A former Zodiac Club patron described the interior this way: “The inside was painted black, and there was a galaxy and zodiac theme painted in UV paint on the walls and ceiling and was lit up with blacklights. Basically, it was like a big blacklight poster on the inside. Very dark in there.”
Baugh’s ownership proved problematic, as alleged illegal activities frequently drew the attention of law-enforcement officials. The Zodiac was part of a 1973 drug raid, and Baugh was arrested. By 1974, Baugh was out, and ownership of the bar and its liquor license had reverted back to the Hansen family.
According to the next owner, Charles Cunningham, who renamed the bar again and launched his own business there in late 1974 as Good Time Charlies, Baugh had been a convicted felon and should never have qualified for a liquor license in the first place.
Cunningham paid the Hansens $62,000 for the bar and the lot on which it stood. After a $5,000 down payment, he paid monthly installments of $600, plus 7 percent interest, for the first two years and then $800 a month after that.
Before he opened the doors of his new place, Cunningham and his brother-in-law Lee Grady Thomas performed many weeks of refurbishing the interior and making it more aesthetically pleasing. One of the big changes involved removing the Zodiac’s large indoor fire pit and air-exchange system and replacing it with a fireplace and a dance floor.
Cunningham owned and operated his bar for nearly 50 years before an agreement he had made with the state in 1991 prompted him to close down in 2022 and gut his business before the state took over.
During the heyday and demise of the Zodiac Club and the subsequent rise of Good Time Charlies, plenty of action was taking place across the highway on the larger portion of the former Jack Keeler homestead.

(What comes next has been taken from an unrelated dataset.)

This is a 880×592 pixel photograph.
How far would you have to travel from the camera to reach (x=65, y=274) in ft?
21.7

Under the ownership of Thomas and Gail Smith, a golf course and camper park were taking shape. Heavy-equipment operator Charles Foster cleared the land for the fairways, tees and greens, campsites, parking lot, and the Smith home, and in May 1974, after two years of work, the Birch Ridge Golf Course and Camper Park opened for business.

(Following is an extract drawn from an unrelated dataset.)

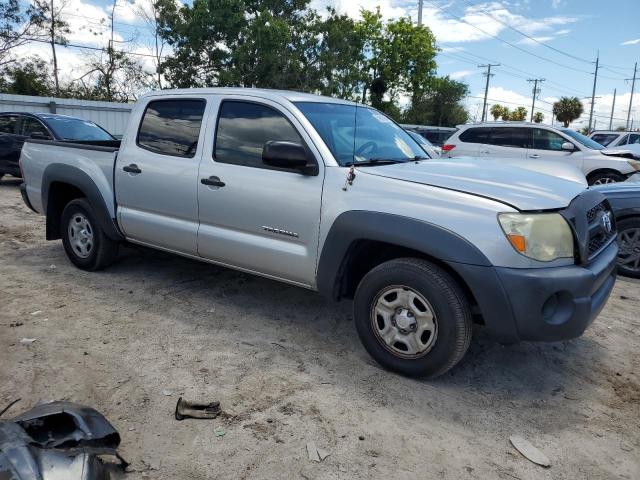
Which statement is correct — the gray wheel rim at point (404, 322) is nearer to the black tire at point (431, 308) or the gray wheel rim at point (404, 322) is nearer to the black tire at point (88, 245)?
the black tire at point (431, 308)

Stray golf balls from the ninth fairway caused occasional problems with the vehicles of bar patrons, according to Cunningham, and his personality clashed at times with Tom Smith, who had been interested in the bar property himself for a sort of “tenth hole” for his own customers.
But the two businesses managed to coexist for nearly five decades.

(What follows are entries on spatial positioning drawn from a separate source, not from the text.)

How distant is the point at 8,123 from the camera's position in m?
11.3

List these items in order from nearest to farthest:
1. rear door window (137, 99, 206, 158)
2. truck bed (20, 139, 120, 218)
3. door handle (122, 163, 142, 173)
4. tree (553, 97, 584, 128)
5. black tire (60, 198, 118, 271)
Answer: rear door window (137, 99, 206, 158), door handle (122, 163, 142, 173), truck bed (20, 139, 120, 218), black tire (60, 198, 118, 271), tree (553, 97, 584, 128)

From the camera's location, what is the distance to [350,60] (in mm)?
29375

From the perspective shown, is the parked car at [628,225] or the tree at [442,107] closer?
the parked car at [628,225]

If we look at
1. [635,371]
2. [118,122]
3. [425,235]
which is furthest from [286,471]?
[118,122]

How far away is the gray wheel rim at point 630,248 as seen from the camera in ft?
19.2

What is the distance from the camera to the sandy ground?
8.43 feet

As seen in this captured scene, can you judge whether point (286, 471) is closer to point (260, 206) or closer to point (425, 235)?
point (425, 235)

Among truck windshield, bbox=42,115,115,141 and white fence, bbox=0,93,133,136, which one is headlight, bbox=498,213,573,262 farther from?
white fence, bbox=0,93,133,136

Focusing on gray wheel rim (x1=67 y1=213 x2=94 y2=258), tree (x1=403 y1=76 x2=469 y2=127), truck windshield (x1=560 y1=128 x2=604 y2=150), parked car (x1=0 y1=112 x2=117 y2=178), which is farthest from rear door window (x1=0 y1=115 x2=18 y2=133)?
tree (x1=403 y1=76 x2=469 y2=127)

Except for the bar, the former Jack Keeler property north of the highway, was purchased in the 1960s by Edward J. Call, the half-brother of Boyd Miller, the man who, behind the bar in 1961, had found the body of Ann Pederson after her suicide and who had escorted Jack Griffiths to his home before Griffiths was beaten to death by Jim Bush.
Call’s obituary in 2010 charitably described his passion for collecting “good junk.” As a result of this passion, the property contained abandoned vehicles and a scattering of buildings, including some of which had been deteriorating for as long as many passers-by could remember.
Longtime residents also recalled a serious fire on the bar property. According to Cunningham, the source of the fire had been a house trailer parked out back for the benefit of his bartender/manager Candy Wade.
No one had been injured in the blaze, but the trailer was destroyed — except for the frame, which was hauled off by Ed Call and added to his collection of good junk.